Can Airflow substitute all of our various scheduling tools:
- reportupdater
- oozie
- spark refine
- some systemd timers
- and ONE more!
Can Airflow substitute all of our various scheduling tools:
Status | Subtype | Assigned | Task | ||
---|---|---|---|---|---|
Resolved | odimitrijevic | T282033 Airflow collaborations | |||
Resolved | odimitrijevic | T271429 Replace Oozie with better workflow scheduler | |||
Resolved | None | T217059 Spike [2019-2020 work] Oozie Replacement. Airflow Study / Argo Study |
I just read a bunch of Airflow docs, and I'm not really sure how easy it will be to replace oozie. For all the others, it might be great! I haven't yet seen an ability to trigger runs based on dataset existence, but perhaps I'm just missing it.

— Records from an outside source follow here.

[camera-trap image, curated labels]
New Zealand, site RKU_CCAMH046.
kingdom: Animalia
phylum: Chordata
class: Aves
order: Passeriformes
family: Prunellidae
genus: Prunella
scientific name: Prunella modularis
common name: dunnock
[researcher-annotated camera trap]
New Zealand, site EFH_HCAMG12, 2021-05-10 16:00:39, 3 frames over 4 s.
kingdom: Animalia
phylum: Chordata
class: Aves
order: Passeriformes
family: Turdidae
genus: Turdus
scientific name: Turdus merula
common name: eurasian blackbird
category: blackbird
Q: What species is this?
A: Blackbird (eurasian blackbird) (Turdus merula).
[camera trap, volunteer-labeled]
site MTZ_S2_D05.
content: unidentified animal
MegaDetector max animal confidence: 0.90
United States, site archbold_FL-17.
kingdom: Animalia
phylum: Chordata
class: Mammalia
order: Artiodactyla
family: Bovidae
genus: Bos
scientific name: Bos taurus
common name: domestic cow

I also just noted that is has (experimental?) 'lineage' support, which helps for keeping track of data lineage and governance, and has integration for use with Apache Atlas. This might be relevant to some Better use of Data use cases.
Ok, Joseph clued me into Airflow Sensors, which do indeed seem to do what we need.
https://github.com/apache/airflow/tree/master/airflow/sensors
FYI, RelEng is considering using Argo for CI in Kubernetes. Argo looks like it has some similarities with Airflow:
Since the search team is managing a trial airflow setup, perhaps we should use their setup for this spike? We could try to replicate some existing use cases in Airflow. Perhaps:
These are a bit different, but cover a lot of what we do with oozie and systemd timers. It'd be a good sign if we can make Airflow can do both well.
The Search's setup is very custom and not really re-usable IIUC, it would be really great to spent a bit of time trying to improve what it is currently in puppet and how Airflow is deployed (currently directly via scap in a Search gerrit repo, together with their code).
I like the idea of testing the above use cases, especially if we find a unified way to alarm. For example, the way that oozie notifies us about a problem is still an email, that is not great as we know, meanwhile timers leverage icinga.
The Search's setup is very custom and not really re-usable IIUC
I wouldn't want to actually replace our oozie&timer stuff, just try to do so and see if we can run things writing into scratch directories.
For example, the way that oozie notifies us about a problem is still an email, that is not great as we know, meanwhile timers leverage icinga.
I somehow doubt icinga will be the answer for us. Icinga doesn't allow for dynamic lasting alert statuses. In our current system, Hue is almost acting like Icinga for dataset generating jobs. We get an email from Oozie about a job failure, and then Hue shows us what has or hasn't failed. The systemd timer alerts in icinga only alert us on the most recent status of a job run.
But yeah, perhaps the Airflow UI will replace Oozie+Hue in a better way.
What would Icinga look like if the webrequest load job had failures for 6 hourly datasets spread over the last month? We'd want an 'alert' on each of these failures.
Every job instance is an individual thing we'd want alerting on.
Or we could use an aggregator, that would say "at least one job failed etc.." and then use the Airflow UI to detect the failures like we do with Hue (but not sure if possible or ideal).
Oh yeah that would be good too! I just mean we wouldn't want to rely only on only the aggregate alerts; Icinga won't work for us as the main alerting solution.